President Obama tried to brush aside the "death panels" in the Democrats' health "reform" bill that former vice presidential candidate Sarah Palin had warned about. The trouble for Obama is that the text of the bill (section 1233) and other commentators, even champions of the Democrats, support Palin.
Palin herself carefully cited chapter and verse in responding to the President' statement, which she called "misleading" in her posting on facebook.
One of the huge advantages of the internet and services like facebook is that information can be distributed worldwide in an instant without having to rely on the whims of major media outlets to carry the message (or not) and their power to spin the information any way they want. The New York Times can twist her statement however it wishes, but the statement itself is accessible to all as she wrote it.
It seldom happens that the media calls the president on his misstatements, mischaracterizations and downright falsehoods, but with the actual text of his remarks, the bill itself and Palin's commentary for all to see, their ability to fudge the facts is greatly diminished.
Has Palin identified what is at the heart of the Obama health plan? Indeed, she has. It's government power over life and death: It can make decisions about the relative value of the lives of the healthy and the ill, the unborn and the aged, the professor and the cop.
Nothing doing.
Concerning the "Death Panels"
Yesterday at 8:55pm (August 12, 2009)
Yesterday (a August 11, 2009) President Obama responded to my statement that Democratic health care proposals would lead to rationed care; that the sick, the elderly, and the disabled would suffer the most under such rationing; and that under such a system these "unproductive" members of society could face the prospect of government bureaucrats determining whether they deserve health care.
The President made light of these concerns.

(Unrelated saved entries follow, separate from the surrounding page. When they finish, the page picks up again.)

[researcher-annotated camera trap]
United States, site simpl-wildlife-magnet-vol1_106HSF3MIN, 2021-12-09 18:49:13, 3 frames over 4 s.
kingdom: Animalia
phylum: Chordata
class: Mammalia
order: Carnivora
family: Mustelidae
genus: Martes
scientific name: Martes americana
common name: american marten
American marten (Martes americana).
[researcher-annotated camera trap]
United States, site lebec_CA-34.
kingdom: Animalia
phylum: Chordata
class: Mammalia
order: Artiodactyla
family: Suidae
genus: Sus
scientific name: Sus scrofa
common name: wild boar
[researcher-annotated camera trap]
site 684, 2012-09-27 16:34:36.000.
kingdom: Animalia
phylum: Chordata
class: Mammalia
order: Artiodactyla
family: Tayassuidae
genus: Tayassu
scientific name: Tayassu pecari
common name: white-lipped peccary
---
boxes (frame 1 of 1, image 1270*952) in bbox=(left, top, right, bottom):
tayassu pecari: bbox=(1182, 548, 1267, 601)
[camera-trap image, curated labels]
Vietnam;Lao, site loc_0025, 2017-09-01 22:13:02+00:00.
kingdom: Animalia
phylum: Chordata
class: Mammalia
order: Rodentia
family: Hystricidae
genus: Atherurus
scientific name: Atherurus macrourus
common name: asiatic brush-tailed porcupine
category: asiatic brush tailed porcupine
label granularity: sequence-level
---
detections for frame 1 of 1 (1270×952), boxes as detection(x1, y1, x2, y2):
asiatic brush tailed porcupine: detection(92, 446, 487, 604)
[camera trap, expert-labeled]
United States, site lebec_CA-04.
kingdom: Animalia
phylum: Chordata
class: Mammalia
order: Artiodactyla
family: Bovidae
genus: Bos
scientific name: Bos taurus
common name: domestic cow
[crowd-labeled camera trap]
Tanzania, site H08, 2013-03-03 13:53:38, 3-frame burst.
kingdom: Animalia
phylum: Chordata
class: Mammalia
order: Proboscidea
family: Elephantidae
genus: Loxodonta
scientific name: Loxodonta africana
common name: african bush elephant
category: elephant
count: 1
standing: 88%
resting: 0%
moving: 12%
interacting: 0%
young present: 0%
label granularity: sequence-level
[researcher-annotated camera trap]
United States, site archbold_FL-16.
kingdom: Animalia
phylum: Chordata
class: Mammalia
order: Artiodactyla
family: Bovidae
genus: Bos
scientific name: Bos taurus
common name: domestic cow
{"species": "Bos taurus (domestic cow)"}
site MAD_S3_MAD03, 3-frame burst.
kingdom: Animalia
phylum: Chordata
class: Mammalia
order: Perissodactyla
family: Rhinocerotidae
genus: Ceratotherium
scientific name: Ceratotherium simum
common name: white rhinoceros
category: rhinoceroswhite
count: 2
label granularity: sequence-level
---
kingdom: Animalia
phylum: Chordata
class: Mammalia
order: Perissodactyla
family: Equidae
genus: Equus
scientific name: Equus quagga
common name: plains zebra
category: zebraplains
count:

He said:
"Let me just be specific about some things that I've been hearing lately that we just need to dispose of here. The rumor that's been circulating a lot lately is this idea that somehow the House of Representatives voted for death panels that will basically pull the plug on grandma because we've decided that we don't, it's too expensive to let her live anymore....It turns out that I guess this arose out of a provision in one of the House bills that allowed Medicare to reimburse people for consultations about end-of-life care, setting up living wills, the availability of hospice, etc. So the intention of the members of Congress was to give people more information so that they could handle issues of end-of-life care when they're ready on their own terms. It wasn't forcing anybody to do anything." [1]
The provision that President Obama refers to is Section 1233 of HR 3200, entitled "Advance Care Planning Consultation." [2] With all due respect, it's misleading for the President to describe this section as an entirely voluntary provision that simply increases the information offered to Medicare recipients. The issue is the context in which that information is provided and the coercive effect these consultations will have in that context.